From 4cde35267b30c373159cf3e8d0dd6b72a645cdc5 Mon Sep 17 00:00:00 2001
From: Mike Harris <mharris717@gmail.com>
Date: Mon, 3 Apr 2023 12:51:50 -0400
Subject: [PATCH 1/2] Improve extract_hyperlinks to honor base url

---
 scripts/browse.py     | 12 ++++++------
 tests/browse_tests.py | 26 ++++++++++++++++++++++++++
 2 files changed, 32 insertions(+), 6 deletions(-)
 create mode 100644 tests/browse_tests.py
diff --git a/scripts/browse.py b/scripts/browse.py
index f096c5f3..284ce5fc 100644
--- a/scripts/browse.py
+++ b/scripts/browse.py
@@ -25,11 +25,11 @@ def scrape_text(url):
     return text
 
 
-def extract_hyperlinks(soup):
-    hyperlinks = []
-    for link in soup.find_all('a', href=True):
-        hyperlinks.append((link.text, link['href']))
-    return hyperlinks
+def extract_hyperlinks(soup, base_url):
+    return [
+        (link.text, requests.compat.urljoin(base_url, link["href"]))
+        for link in soup.find_all("a", href=True)
+    ]
 
 
 def format_hyperlinks(hyperlinks):
@@ -51,7 +51,7 @@ def scrape_links(url):
     for script in soup(["script", "style"]):
         script.extract()
 
-    hyperlinks = extract_hyperlinks(soup)
+    hyperlinks = extract_hyperlinks(soup, url)
 
     return format_hyperlinks(hyperlinks)
 
diff --git a/tests/browse_tests.py b/tests/browse_tests.py
new file mode 100644
index 00000000..1ac523ec
--- /dev/null
+++ b/tests/browse_tests.py
@@ -0,0 +1,26 @@
+import unittest
+import os
+import sys
+
+from bs4 import BeautifulSoup
+
+sys.path.append(os.path.abspath("../scripts"))
+
+from browse import extract_hyperlinks
+
+
+class TestBrowseLinks(unittest.TestCase):
+    def test_extract_hyperlinks(self):
+        body = """
+        <body>
+        <a href="https://google.com">Google</a>
+        <a href="foo.html">Foo</a>
+        <div>Some other crap</div>
+        </body>
+        """
+        soup = BeautifulSoup(body, "html.parser")
+        links = extract_hyperlinks(soup, "http://example.com")
+        self.assertEqual(
+            links,
+            [("Google", "https://google.com"), ("Foo", "http://example.com/foo.html")],
+        )

From 52bb22d8d1c7665b4a7341bc450269dd430f1e36 Mon Sep 17 00:00:00 2001
From: BillSchumacher <34168009+BillSchumacher@users.noreply.github.com>
Date: Sat, 15 Apr 2023 16:20:43 -0500
Subject: [PATCH 2/2] Merge

---
 autogpt/commands/web_requests.py | 14 ++++++++------
 1 file changed, 8 insertions(+), 6 deletions(-)

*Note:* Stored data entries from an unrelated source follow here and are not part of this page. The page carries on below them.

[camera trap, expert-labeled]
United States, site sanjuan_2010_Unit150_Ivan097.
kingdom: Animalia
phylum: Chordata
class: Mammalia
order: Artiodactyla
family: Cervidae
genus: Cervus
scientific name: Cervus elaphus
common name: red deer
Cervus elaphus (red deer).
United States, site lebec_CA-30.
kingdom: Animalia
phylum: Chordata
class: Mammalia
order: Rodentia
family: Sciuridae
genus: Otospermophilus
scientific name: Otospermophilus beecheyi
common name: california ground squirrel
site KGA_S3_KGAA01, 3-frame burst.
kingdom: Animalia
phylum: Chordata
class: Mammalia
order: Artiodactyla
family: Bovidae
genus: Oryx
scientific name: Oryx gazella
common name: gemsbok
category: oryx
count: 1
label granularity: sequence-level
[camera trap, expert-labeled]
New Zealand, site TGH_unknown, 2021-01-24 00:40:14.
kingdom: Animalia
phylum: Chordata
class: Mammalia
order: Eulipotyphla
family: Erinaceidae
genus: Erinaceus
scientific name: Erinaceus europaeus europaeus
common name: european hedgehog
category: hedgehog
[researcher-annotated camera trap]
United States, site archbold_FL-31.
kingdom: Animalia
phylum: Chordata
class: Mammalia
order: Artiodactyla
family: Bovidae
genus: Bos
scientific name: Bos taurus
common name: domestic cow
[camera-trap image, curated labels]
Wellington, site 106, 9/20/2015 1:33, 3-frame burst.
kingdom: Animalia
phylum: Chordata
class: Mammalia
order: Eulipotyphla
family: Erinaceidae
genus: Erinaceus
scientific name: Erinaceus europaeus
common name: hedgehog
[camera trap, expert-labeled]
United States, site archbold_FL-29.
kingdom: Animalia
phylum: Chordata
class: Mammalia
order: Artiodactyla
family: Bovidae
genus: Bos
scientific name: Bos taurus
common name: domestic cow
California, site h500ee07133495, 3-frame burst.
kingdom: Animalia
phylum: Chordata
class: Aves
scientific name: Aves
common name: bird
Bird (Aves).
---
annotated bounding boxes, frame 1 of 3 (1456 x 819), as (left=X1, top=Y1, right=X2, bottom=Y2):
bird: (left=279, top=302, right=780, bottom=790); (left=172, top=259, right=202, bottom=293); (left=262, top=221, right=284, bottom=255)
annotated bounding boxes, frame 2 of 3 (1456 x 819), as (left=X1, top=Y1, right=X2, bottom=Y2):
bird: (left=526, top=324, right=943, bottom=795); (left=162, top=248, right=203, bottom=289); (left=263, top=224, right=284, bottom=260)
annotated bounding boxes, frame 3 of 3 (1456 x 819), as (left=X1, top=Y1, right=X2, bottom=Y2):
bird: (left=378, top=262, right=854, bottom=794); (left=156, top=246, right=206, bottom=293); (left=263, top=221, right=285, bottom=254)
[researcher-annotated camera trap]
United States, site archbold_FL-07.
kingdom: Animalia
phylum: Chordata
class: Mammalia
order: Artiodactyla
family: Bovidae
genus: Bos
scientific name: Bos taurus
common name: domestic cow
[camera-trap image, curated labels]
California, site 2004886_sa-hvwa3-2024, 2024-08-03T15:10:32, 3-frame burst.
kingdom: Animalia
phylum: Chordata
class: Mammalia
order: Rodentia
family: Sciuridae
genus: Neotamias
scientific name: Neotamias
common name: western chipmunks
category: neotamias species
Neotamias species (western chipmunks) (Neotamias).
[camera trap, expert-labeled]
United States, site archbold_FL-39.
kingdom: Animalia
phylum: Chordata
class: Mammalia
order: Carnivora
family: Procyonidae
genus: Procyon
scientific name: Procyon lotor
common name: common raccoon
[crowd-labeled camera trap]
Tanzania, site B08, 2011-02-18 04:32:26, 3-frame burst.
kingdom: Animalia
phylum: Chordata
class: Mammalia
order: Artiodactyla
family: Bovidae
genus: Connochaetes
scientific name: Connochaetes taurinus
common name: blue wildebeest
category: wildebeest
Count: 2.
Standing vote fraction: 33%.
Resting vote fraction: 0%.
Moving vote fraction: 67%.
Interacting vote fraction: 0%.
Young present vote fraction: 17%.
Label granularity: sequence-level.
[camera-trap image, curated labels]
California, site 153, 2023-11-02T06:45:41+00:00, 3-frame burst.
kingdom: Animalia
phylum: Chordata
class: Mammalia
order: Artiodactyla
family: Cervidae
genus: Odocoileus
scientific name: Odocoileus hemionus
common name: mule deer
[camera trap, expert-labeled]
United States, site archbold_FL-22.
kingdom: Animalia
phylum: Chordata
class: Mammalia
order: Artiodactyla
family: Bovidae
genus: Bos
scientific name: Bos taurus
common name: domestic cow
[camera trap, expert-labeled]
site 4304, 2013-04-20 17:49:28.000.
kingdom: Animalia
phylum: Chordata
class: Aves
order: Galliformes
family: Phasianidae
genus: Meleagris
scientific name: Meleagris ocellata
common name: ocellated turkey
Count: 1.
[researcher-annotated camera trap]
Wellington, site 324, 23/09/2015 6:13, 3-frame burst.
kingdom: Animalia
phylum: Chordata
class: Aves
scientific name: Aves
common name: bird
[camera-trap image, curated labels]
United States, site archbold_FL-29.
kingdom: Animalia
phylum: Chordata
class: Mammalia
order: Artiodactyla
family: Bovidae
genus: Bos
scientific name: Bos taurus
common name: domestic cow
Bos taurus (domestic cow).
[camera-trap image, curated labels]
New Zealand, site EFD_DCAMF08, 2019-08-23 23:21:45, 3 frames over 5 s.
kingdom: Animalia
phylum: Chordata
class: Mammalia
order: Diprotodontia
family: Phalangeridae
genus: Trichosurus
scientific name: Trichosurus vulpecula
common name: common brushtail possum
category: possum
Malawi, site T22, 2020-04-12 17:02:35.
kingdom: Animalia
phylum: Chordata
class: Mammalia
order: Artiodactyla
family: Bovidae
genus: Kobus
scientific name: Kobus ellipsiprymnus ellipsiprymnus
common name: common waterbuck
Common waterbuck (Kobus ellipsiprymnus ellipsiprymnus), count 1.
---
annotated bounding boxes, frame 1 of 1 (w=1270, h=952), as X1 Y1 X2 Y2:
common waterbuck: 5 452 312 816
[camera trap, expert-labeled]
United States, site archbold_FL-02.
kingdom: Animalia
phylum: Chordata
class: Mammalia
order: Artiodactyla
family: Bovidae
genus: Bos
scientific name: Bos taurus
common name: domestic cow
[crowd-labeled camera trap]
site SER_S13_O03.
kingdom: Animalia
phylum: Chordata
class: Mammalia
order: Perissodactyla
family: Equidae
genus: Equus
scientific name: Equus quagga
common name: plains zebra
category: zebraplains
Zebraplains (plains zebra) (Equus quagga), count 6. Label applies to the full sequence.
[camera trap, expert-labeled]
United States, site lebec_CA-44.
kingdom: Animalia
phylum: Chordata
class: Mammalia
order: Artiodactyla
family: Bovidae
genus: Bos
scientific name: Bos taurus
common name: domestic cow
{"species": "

diff --git a/autogpt/commands/web_requests.py b/autogpt/commands/web_requests.py
index 230b1ff0..051cc710 100644
--- a/autogpt/commands/web_requests.py
+++ b/autogpt/commands/web_requests.py
@@ -3,6 +3,7 @@ from typing import List, Tuple, Union
 from urllib.parse import urljoin, urlparse
 
 import requests
+from requests.compat import urljoin
 from requests import Response
 from bs4 import BeautifulSoup
 
@@ -134,19 +135,20 @@ def scrape_text(url: str) -> str:
     return text
 
 
-def extract_hyperlinks(soup: BeautifulSoup) -> List[Tuple[str, str]]:
+def extract_hyperlinks(soup: BeautifulSoup, base_url: str) -> List[Tuple[str, str]]:
     """Extract hyperlinks from a BeautifulSoup object
 
     Args:
         soup (BeautifulSoup): The BeautifulSoup object
+        base_url (str): The base URL
 
     Returns:
         List[Tuple[str, str]]: The extracted hyperlinks
     """
-    hyperlinks = []
-    for link in soup.find_all("a", href=True):
-        hyperlinks.append((link.text, link["href"]))
-    return hyperlinks
+    return [
+        (link.text, urljoin(base_url, link["href"]))
+        for link in soup.find_all("a", href=True)
+    ]
 
 
 def format_hyperlinks(hyperlinks: List[Tuple[str, str]]) -> List[str]:
@@ -183,7 +185,7 @@ def scrape_links(url: str) -> Union[str, List[str]]:
     for script in soup(["script", "style"]):
         script.extract()
 
-    hyperlinks = extract_hyperlinks(soup)
+    hyperlinks = extract_hyperlinks(soup, url)
 
     return format_hyperlinks(hyperlinks)